They’re limited to single commits¶

Tools will generally output a separate diff file for every commit, which means more files to keep track of and e-mail around, and means that the ordering must be respected when applying the changes or when uploading files to any services or software that needs to operate on them. This isn’t a huge problem in practice, but ideally, a diff could just contain each commit.

DVCS is basically the standard for all modern source code management solutions, but that wasn’t the case when Unified Diffs were first created. A new diff format should account for this.

Fixing these problems¶

These problems are all solvable, without breaking existing diffs.

Diffs have a lot of flexibility in what kind of “garbage” data is stored, so long as the diff contains at least one genuine modification to a file. Git, SVN, etc. diffs leverage this to store additional data.

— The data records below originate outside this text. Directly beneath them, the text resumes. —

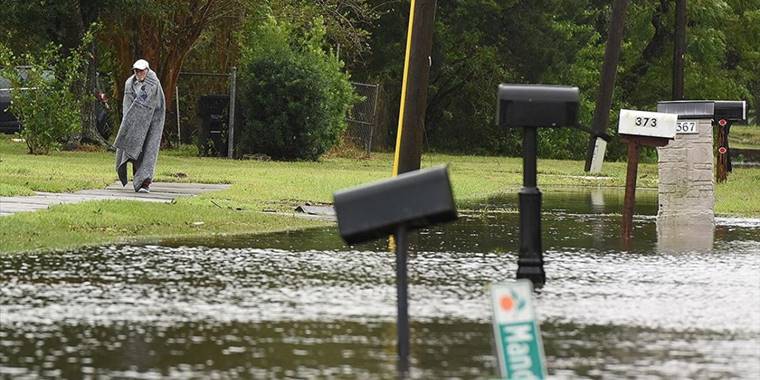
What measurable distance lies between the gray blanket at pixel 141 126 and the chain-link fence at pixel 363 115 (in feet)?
75.7

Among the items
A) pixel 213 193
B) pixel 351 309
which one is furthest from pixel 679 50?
pixel 351 309

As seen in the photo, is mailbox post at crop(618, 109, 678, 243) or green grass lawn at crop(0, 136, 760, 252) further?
mailbox post at crop(618, 109, 678, 243)

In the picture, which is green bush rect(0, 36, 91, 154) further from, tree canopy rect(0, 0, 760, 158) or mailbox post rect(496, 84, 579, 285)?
mailbox post rect(496, 84, 579, 285)

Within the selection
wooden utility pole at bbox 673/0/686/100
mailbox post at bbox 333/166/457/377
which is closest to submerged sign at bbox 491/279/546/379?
mailbox post at bbox 333/166/457/377

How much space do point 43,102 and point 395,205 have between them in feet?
84.4

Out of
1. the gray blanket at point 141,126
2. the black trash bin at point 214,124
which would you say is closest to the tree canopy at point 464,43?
the black trash bin at point 214,124

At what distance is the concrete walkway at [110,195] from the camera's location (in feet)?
57.5

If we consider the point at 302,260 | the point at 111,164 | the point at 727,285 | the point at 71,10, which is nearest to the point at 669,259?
the point at 727,285

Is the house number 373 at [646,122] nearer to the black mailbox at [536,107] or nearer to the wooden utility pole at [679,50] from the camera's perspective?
the black mailbox at [536,107]

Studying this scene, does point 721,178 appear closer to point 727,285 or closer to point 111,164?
point 111,164

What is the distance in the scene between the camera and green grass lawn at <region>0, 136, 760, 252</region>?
15.8 meters

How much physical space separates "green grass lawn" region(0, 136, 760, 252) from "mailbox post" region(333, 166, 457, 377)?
611 centimetres

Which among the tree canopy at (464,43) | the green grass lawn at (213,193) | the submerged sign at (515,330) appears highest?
the tree canopy at (464,43)

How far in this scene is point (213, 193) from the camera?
21.5m
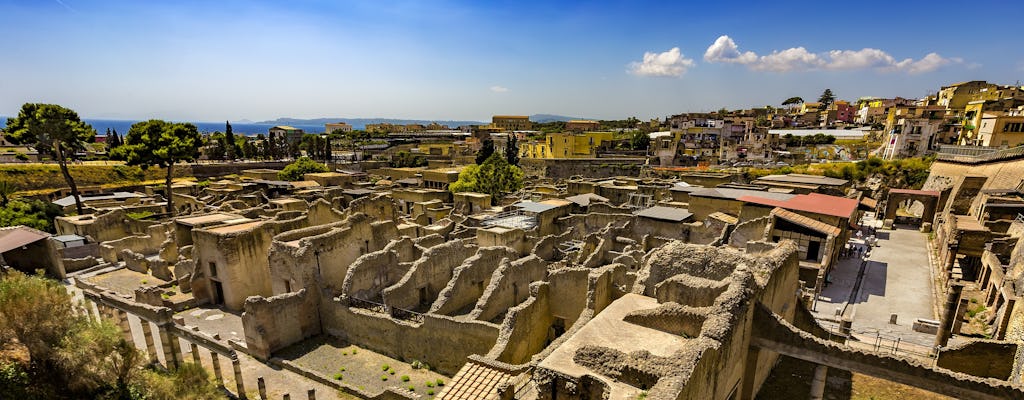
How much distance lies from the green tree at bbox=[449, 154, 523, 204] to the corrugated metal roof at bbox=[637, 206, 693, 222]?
2120 cm

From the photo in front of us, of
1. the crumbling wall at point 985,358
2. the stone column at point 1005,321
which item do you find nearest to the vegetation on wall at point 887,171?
the stone column at point 1005,321

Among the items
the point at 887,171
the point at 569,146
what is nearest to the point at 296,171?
the point at 569,146

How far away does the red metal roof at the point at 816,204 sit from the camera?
25359 mm

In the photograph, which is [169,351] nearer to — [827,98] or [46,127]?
[46,127]

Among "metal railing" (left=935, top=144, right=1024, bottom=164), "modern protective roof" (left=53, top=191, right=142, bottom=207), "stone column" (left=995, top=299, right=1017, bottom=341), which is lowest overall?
"modern protective roof" (left=53, top=191, right=142, bottom=207)

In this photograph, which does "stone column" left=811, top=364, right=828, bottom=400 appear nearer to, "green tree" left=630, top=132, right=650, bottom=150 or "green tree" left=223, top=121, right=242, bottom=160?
"green tree" left=630, top=132, right=650, bottom=150

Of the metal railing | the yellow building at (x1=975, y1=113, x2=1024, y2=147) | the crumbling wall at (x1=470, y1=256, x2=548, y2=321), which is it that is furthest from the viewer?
the yellow building at (x1=975, y1=113, x2=1024, y2=147)

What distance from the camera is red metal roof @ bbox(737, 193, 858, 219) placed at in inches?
998

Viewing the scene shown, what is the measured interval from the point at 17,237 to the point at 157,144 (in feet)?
50.5

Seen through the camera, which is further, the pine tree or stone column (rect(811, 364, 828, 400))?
the pine tree

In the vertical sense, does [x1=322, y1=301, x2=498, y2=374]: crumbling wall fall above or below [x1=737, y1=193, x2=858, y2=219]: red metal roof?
below

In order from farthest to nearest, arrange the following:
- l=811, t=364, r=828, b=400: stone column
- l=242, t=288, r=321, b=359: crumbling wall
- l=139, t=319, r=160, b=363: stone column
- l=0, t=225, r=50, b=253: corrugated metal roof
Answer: l=0, t=225, r=50, b=253: corrugated metal roof
l=139, t=319, r=160, b=363: stone column
l=242, t=288, r=321, b=359: crumbling wall
l=811, t=364, r=828, b=400: stone column

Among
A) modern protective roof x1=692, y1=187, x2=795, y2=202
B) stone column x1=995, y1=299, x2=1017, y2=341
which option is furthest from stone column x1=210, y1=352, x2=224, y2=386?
modern protective roof x1=692, y1=187, x2=795, y2=202

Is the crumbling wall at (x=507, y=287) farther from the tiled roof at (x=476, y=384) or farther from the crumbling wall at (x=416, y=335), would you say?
the tiled roof at (x=476, y=384)
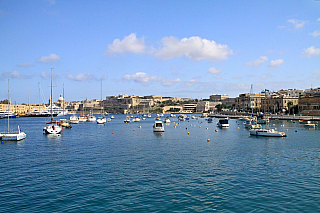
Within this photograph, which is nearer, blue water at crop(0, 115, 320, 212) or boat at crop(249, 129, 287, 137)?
blue water at crop(0, 115, 320, 212)

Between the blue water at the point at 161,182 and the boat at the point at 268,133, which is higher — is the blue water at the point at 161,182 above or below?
below

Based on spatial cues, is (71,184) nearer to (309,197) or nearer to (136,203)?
(136,203)

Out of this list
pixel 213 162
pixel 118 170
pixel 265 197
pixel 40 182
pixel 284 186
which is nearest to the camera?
pixel 265 197

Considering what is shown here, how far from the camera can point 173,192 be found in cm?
1728

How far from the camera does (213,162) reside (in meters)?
25.9

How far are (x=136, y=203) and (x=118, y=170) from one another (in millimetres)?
7674

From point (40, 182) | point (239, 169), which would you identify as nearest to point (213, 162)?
point (239, 169)

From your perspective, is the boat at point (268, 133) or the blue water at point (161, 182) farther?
the boat at point (268, 133)

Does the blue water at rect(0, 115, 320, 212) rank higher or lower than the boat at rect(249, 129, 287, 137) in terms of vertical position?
lower

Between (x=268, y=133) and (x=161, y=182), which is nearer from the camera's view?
(x=161, y=182)

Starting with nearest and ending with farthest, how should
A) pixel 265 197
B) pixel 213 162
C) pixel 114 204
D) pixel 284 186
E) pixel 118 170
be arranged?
pixel 114 204, pixel 265 197, pixel 284 186, pixel 118 170, pixel 213 162

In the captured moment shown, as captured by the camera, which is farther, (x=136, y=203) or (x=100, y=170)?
(x=100, y=170)

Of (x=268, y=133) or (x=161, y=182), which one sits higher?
(x=268, y=133)

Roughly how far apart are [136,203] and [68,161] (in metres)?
13.7
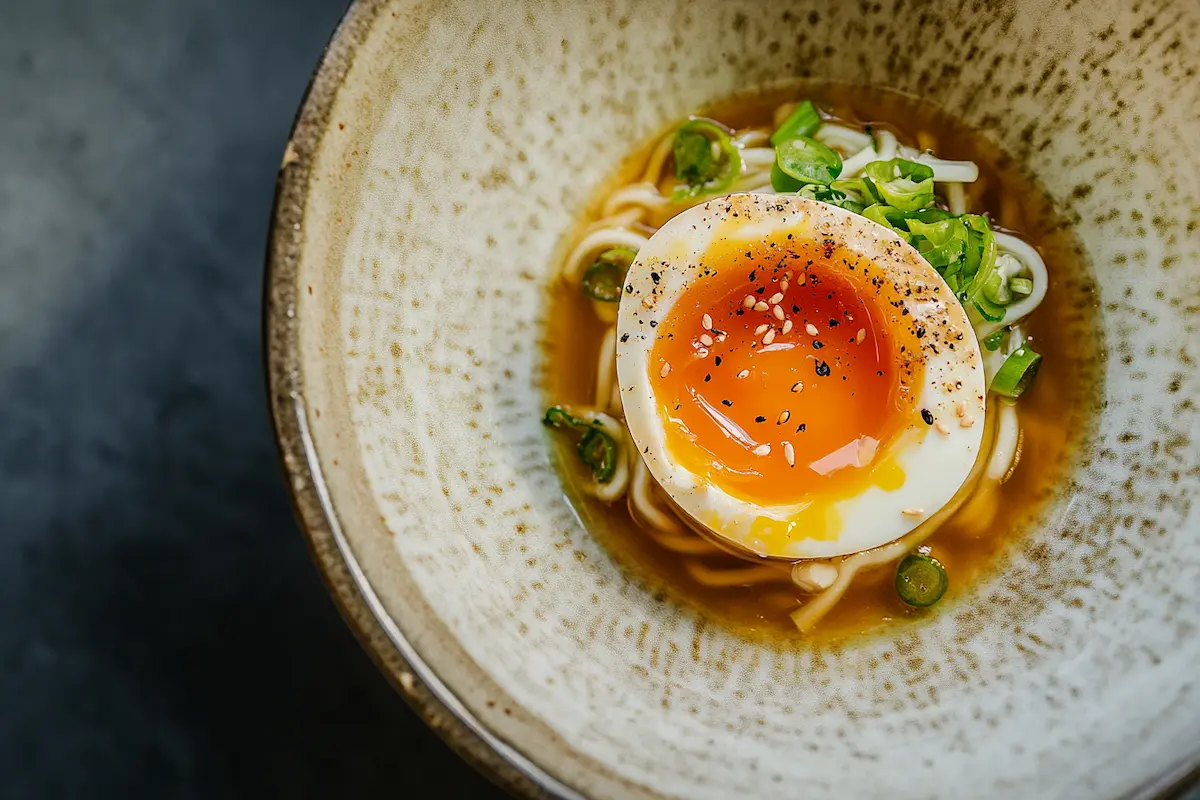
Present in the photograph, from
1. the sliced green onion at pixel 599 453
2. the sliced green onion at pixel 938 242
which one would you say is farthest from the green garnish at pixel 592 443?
the sliced green onion at pixel 938 242

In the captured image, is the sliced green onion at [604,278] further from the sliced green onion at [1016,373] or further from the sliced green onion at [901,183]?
the sliced green onion at [1016,373]

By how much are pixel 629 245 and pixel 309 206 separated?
850mm

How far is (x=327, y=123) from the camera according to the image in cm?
174

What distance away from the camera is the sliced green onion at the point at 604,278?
91.7 inches

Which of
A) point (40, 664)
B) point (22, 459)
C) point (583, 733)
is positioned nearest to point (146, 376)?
point (22, 459)

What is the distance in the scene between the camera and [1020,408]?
228 cm

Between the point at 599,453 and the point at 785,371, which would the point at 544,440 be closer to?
the point at 599,453

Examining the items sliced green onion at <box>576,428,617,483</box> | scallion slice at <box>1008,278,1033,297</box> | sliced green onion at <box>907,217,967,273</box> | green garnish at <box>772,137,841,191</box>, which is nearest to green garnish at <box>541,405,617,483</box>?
sliced green onion at <box>576,428,617,483</box>

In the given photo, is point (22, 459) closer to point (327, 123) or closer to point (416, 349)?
point (416, 349)

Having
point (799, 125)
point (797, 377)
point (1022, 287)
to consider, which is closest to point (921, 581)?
point (797, 377)

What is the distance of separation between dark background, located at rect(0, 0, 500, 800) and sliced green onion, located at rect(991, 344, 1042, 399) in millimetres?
1612

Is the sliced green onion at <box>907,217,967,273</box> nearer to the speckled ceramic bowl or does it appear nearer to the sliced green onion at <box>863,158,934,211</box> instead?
the sliced green onion at <box>863,158,934,211</box>

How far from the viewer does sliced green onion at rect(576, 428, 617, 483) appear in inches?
88.5

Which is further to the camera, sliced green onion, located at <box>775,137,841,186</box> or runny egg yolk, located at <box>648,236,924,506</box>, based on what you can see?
sliced green onion, located at <box>775,137,841,186</box>
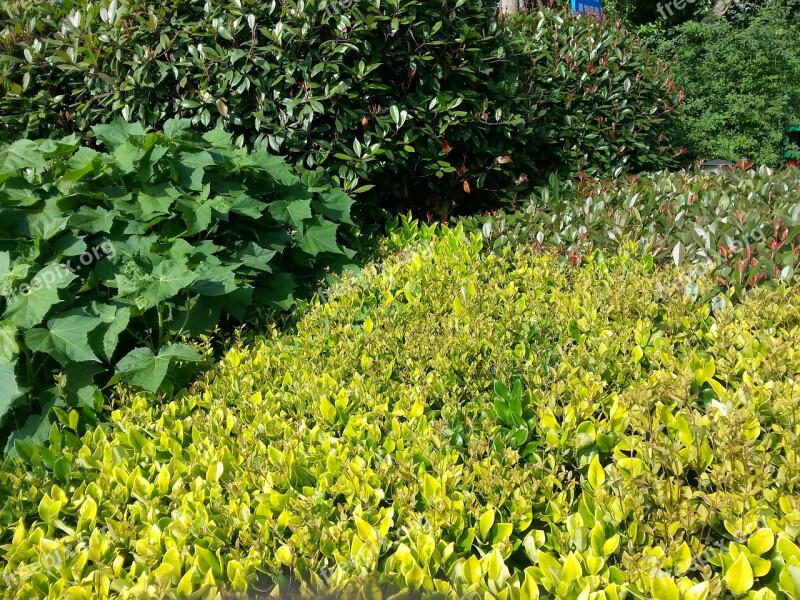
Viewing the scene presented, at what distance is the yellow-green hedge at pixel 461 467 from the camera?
4.95ft

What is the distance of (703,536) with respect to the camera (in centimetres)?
163

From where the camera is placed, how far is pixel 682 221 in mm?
3857

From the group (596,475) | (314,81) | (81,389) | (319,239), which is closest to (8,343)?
(81,389)

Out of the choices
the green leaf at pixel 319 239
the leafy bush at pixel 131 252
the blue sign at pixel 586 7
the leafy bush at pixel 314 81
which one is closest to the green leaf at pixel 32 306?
the leafy bush at pixel 131 252

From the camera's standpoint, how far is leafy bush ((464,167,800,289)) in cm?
322

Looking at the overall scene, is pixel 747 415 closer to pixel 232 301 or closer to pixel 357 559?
pixel 357 559

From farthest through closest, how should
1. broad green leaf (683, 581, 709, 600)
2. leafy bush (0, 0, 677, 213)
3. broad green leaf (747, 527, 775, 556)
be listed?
leafy bush (0, 0, 677, 213), broad green leaf (747, 527, 775, 556), broad green leaf (683, 581, 709, 600)

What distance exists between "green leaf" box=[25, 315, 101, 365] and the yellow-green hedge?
306 millimetres

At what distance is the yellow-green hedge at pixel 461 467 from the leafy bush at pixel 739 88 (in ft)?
30.9

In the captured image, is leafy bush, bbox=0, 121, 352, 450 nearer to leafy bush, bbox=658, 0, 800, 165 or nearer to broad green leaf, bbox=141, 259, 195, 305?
broad green leaf, bbox=141, 259, 195, 305

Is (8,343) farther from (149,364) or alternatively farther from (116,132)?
(116,132)

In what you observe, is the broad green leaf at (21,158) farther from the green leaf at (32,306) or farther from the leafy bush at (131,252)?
the green leaf at (32,306)

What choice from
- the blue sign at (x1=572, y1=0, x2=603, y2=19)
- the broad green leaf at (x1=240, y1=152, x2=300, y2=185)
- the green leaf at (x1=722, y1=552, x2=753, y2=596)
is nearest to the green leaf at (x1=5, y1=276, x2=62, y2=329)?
the broad green leaf at (x1=240, y1=152, x2=300, y2=185)

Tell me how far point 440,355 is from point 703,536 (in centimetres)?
106
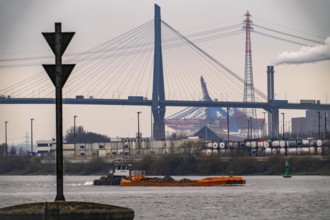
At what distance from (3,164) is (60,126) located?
140 m

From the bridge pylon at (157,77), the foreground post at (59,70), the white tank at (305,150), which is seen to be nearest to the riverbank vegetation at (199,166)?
the white tank at (305,150)

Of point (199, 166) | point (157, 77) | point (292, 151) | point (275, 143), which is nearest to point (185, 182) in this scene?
point (199, 166)

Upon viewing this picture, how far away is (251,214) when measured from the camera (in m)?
53.2

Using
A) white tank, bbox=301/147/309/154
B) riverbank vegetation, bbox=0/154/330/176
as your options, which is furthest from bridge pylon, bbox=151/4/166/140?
white tank, bbox=301/147/309/154

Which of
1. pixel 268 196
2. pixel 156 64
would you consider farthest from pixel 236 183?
pixel 156 64

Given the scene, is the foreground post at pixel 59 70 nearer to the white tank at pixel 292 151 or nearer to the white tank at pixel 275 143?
the white tank at pixel 292 151

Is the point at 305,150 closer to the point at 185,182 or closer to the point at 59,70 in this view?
the point at 185,182

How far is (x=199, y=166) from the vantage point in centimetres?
13812

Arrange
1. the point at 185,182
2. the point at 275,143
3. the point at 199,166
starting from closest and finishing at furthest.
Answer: the point at 185,182 < the point at 199,166 < the point at 275,143

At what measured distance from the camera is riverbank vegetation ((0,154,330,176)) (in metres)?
129

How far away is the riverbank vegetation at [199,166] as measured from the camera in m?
129

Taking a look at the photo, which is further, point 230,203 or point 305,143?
point 305,143

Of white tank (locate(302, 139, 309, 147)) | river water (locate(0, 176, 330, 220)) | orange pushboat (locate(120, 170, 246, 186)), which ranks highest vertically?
white tank (locate(302, 139, 309, 147))

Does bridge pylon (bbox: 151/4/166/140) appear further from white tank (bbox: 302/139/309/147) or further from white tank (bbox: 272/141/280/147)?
white tank (bbox: 302/139/309/147)
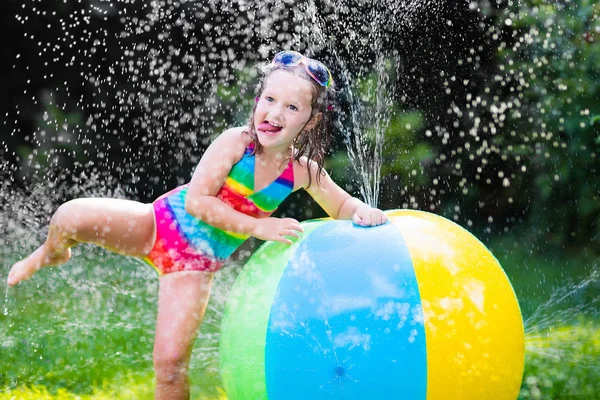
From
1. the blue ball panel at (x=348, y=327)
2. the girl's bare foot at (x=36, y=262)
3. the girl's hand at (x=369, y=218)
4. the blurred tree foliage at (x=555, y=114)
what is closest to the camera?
the blue ball panel at (x=348, y=327)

We’re leveraging this as well. We store an encoding marker at the top of the file and to break the diff into sections. Sections can contain options to control parsing behavior, metadata on the content represented by the section, and the content itself. The content may be standard text diff data (with or without implementation-specific metadata) or binary diff content.

Through this, it’s also possible to extend the format by defining custom metadata, custom sections, and to specify custom parsing behavior in sections.

Diffs also don’t have limits as to how many times a file shows up with modifications. Tools like patch and diffstat are more than happy to work with any entries that come up. That means we can safely store the diffs for a series of commits in one file and still be able to patch safely.

This is all done without breaking parsing/patching behavior for existing diffs, or causing incompatibilities between DiffX files and existing tools.